» **Page excerpt**:
━━━━━━━━━━━━━━━━━━━━
EC class-specific RF module (RF module 1)

This module was trained on fingerprints derived from all substrate molecules present in substrate database of all the six EC classes. This module predicts the EC class capable of carrying out the biotransformation of a query molecule (Fig. 3a).

EC subclass-specific module (RF module 2)

RF modules were constructed for each of the EC classes and were trained on fingerprints of substrate molecules belonging to a particular EC subclass. This module predicts the EC subclass capable of carrying out the biotransformation of a query molecule (Fig. 3a).

A three-step analysis is followed by the web server to predict the gut bacterial metabolic enzyme (EC) and the respective bacteria for the biotransformation of a query molecule. In the first step, the extracted features (fingerprints) from the query molecule are analyzed through the RF module 1 to predict the EC class (out of any of the six EC classes) for the input molecule. After determination of the EC class, in the second step, the same molecular features pass through the RF module 2 for identification of EC subclasses (two-digit EC class) of the respective EC class for the query molecule. In both steps, the user has the flexibility to choose from the available RF models, sampling methods, and also the prediction probability threshold values (Text S3). In the third step, a molecule that is structurally similar to the input molecule is identified using molecular similarity search performed using ‘Open Babel’ against the substrate database of the EC subclass predicted in the second step. Any of the four fingerprints FP2, FP4, MACCSFP and hybrid (combination of results from FP2, FP4 and MACCSFP) can be chosen for the similarity search calculations using Open Babel. A user can also use the tanimoto coefficient cut-off value and similarity search parameters such as Identity, E-value, and Q-coverage, to act as filters among the identified hits. On the basis of the significant hit, the exact four-digit EC number which corresponds to the enzyme capable of carrying out the first/initial step in the biotransformation of the query molecule, and the information about gut bacteria which harbour this enzyme is also provided. The complete flowchart showing the steps for prediction of the metabolic enzyme and the gut bacteria that can potentially carry out the biotransformation of a query molecule is shown in Fig. 3b.
━━━━━━━━━━━━━━━━━━━━
» **Data under study**:
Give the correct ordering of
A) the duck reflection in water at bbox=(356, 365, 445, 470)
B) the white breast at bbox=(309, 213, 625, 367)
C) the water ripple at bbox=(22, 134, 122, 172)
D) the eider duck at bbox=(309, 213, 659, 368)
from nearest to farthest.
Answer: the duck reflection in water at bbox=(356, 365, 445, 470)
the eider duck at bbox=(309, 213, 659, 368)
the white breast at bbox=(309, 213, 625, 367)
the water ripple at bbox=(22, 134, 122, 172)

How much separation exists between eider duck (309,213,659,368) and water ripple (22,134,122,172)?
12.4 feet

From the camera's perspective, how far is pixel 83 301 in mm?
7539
━━━━━━━━━━━━━━━━━━━━
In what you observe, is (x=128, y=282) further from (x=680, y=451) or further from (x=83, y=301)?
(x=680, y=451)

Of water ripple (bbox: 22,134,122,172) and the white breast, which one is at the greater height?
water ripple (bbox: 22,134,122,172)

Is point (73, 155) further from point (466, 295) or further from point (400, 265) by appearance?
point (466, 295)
━━━━━━━━━━━━━━━━━━━━
» **Instructions for the task**: In the passage on the RF modules, copy out everything from "This module was" down to "(RF module 2)".

» **Output below**:
This module was trained on fingerprints derived from all substrate molecules present in substrate database of all the six EC classes. This module predicts the EC class capable of carrying out the biotransformation of a query molecule (Fig. 3a).

EC subclass-specific module (RF module 2)